And I think, “You could if it meant the difference between spending all your time in bed and getting to do the normal things of life.” At least that’s the case for me.

I was surprised to discover that I miss foods I never expected to miss and crave foods that I don’t particularly miss.

Toast is what I miss the very most. This is entirely unforeseen. I like toast, I don’t loooove toast. I won’t go so far as to say I could normally take it or leave it. Warm, slightly crispy bread with yumminess on top is hard to resist. But it’s not something I made frequently. I was more likely to let the last half of a loaf languish in the freezer than think to turn it into toast. Now I see a loaf of bread and immediately think of a perfectly toasted slice of bread topped with melty butter. The butter is absolute, the other toppings depend on the day: strawberry jam, honey, peanut butter. That’s another oddity — I don’t have a particular affinity for strawberry jam over any other kind, but it’s the only one that tops my imaginary toast. Despite missing toast so much, I only crave it when I see a loaf of sliced bread.

I crave Golden Grahams a lot. A lot. I have eaten them far less than toast in my lifetime, but I can’t shake the thought of Golden Grahams. This is definitely a craving, not a missing. I don’t think, wistfully, “Oh, how I miss Golden Grahams,” like I do with toast. Instead, I think about how delicious Golden Grahams would taste and the craving grows increasingly fierce. I finally gave in and got a box. They were as delicious as I expected.

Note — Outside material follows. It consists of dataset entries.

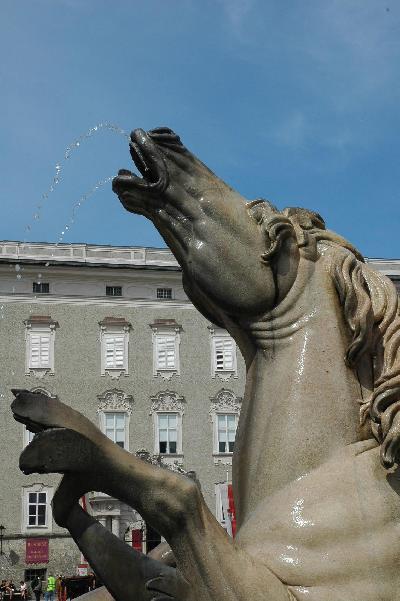 馬も水芸。 ザルツブルグのお馬さん。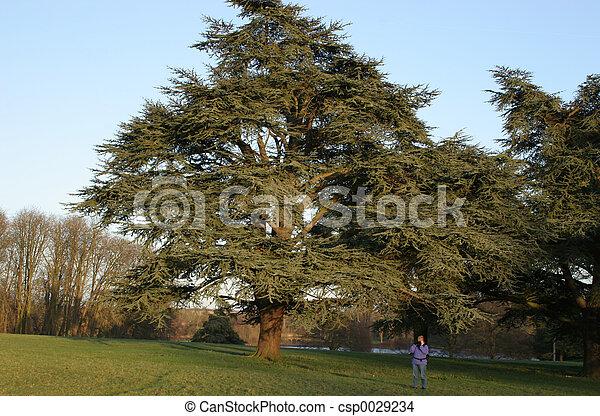 big tree small woman - csp0029234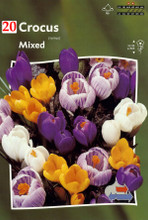 Crocus mixed colors 20_bulbs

At the grocery store, I crave graham crackers and animal crackers. I don’t think of either one any other time, but both call to me every time I’m food shopping. Again, neither have been staples in my diet, except for brief period when I worked late a lot and animal crackers were the most healthful option in the vending machine.

There are five restaurant dishes I crave, mostly from chain restaurants. That in itself is odd, since I used to choose local restaurants over chains almost all the time. The chain restaurant meals that I daydream about are Pei Wei’s honey seared chicken and crab wontons (my migraine comfort foods of choice), fish tacos from Rubio’s, and a burger and fries from Hillstone (formerly Houston’s). I’ve enjoyed all three of those a few times in the last year since the migraines that result from them respond very quickly to triptans. The two local foods I haven’t yet tested are the amazing tomato-mozzarella sandwich made with bread fresh from a wood-fired oven and the best waffle I’ve ever had. I suspect those will be indulgences soon.

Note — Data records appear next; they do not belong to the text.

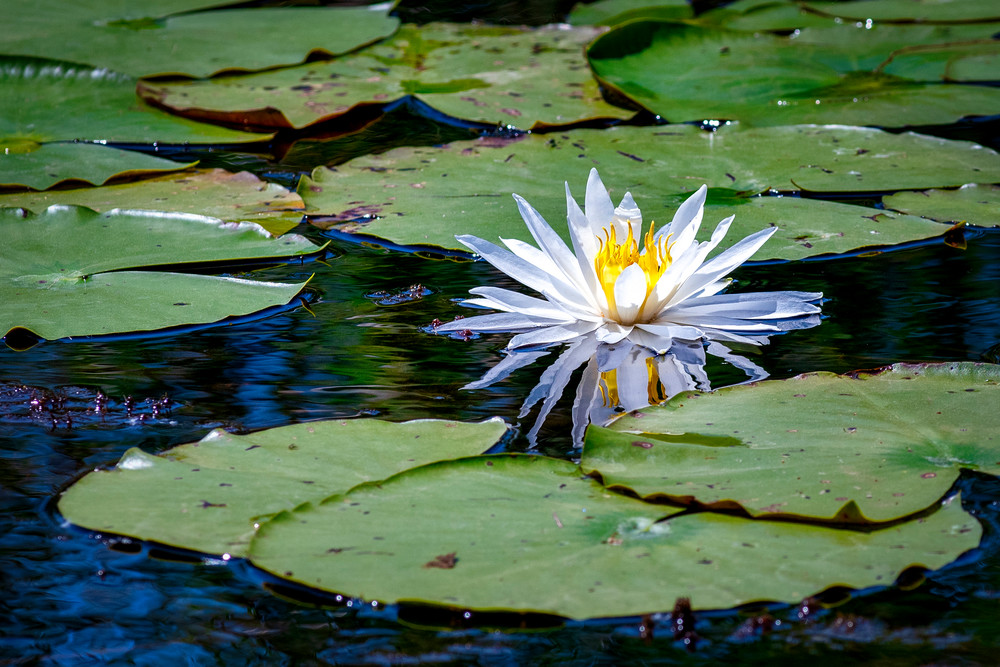 Lotus blossom - Louisiana fine-art photography prints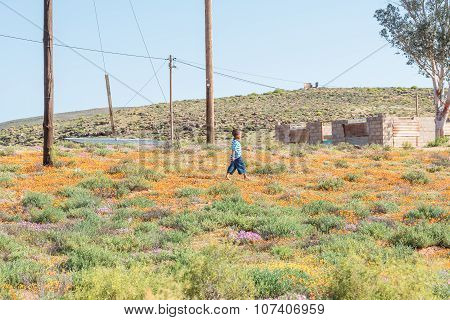 Young Child Walking Through Flowers In Stofkraal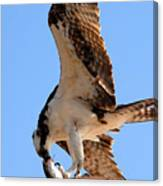 Osprey's Catch Canvas Print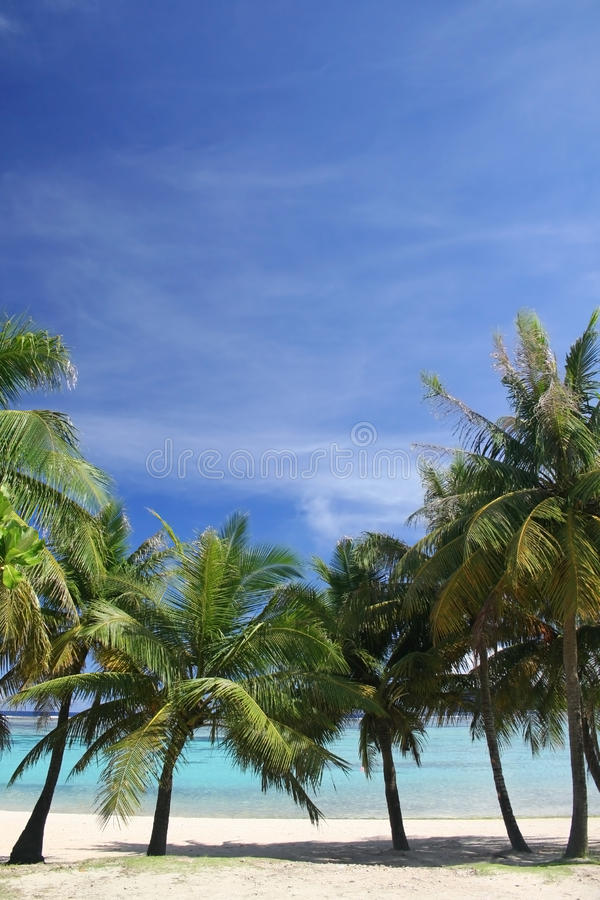 Download Guam background stock image. Image of blue, beach, sunny - 12610859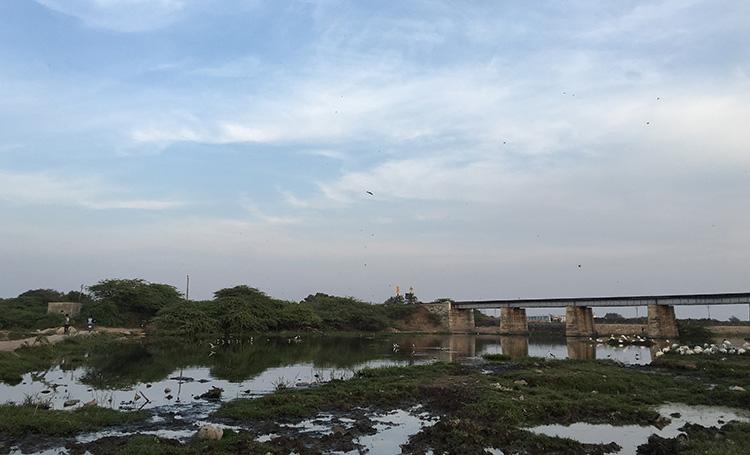 Birding at Jamnagar, Gujarat.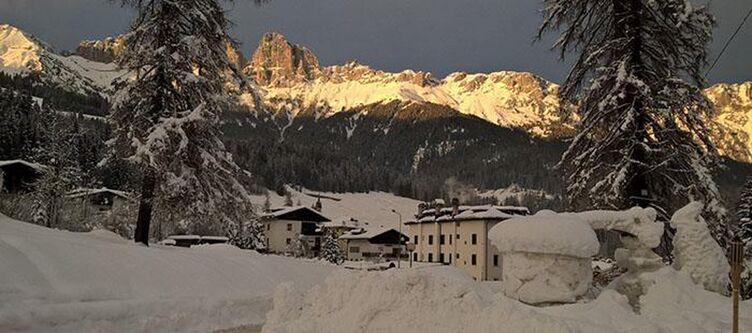 Scoiattolo Panorama Winter2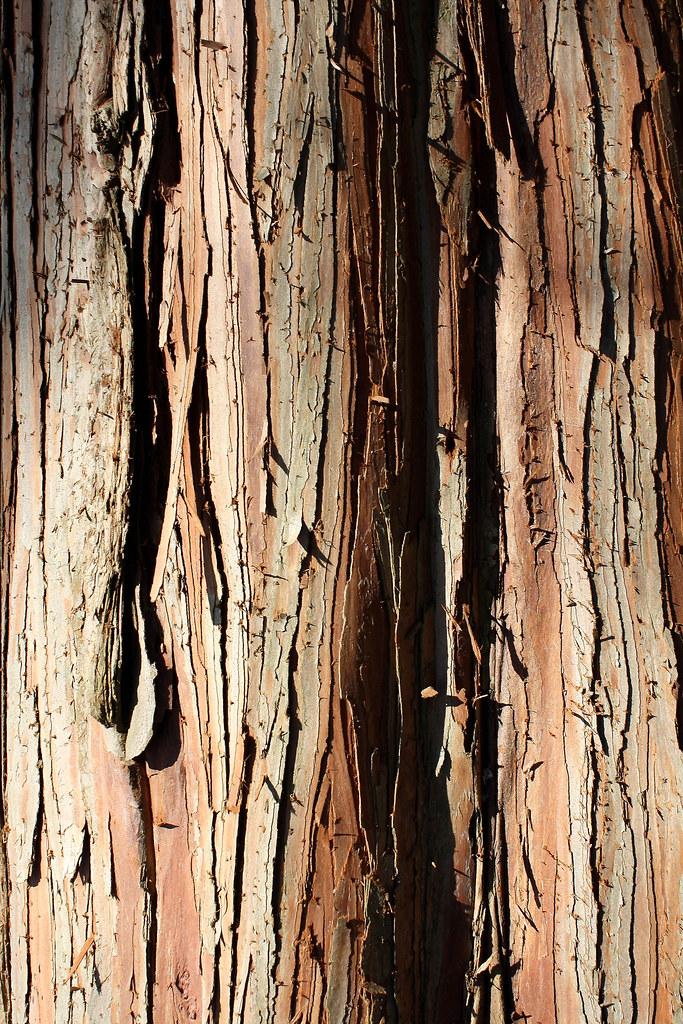bark 2-1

There are many other things that I miss and/or crave with less regularity. Boston cream doughnuts have been high on the list recently, as have ginger scones. At first, I craved my homemade cookies a lot, particularly chocolate chip and shortbread. I’ve eaten them several times and they’ve been delicious, but no longer crave them as often anymore. I wish I could figure out how I stopped craving them.

Are you bored to tears by this foray into foodie blogging? If you haven’t given up reading yet, thanks for sticking with me. It’s been surprisingly cathartic to write about the food I wish I were eating. And I’ve realized that the one commonality of all these foods is wheat. Like there was any doubt I loved wheat.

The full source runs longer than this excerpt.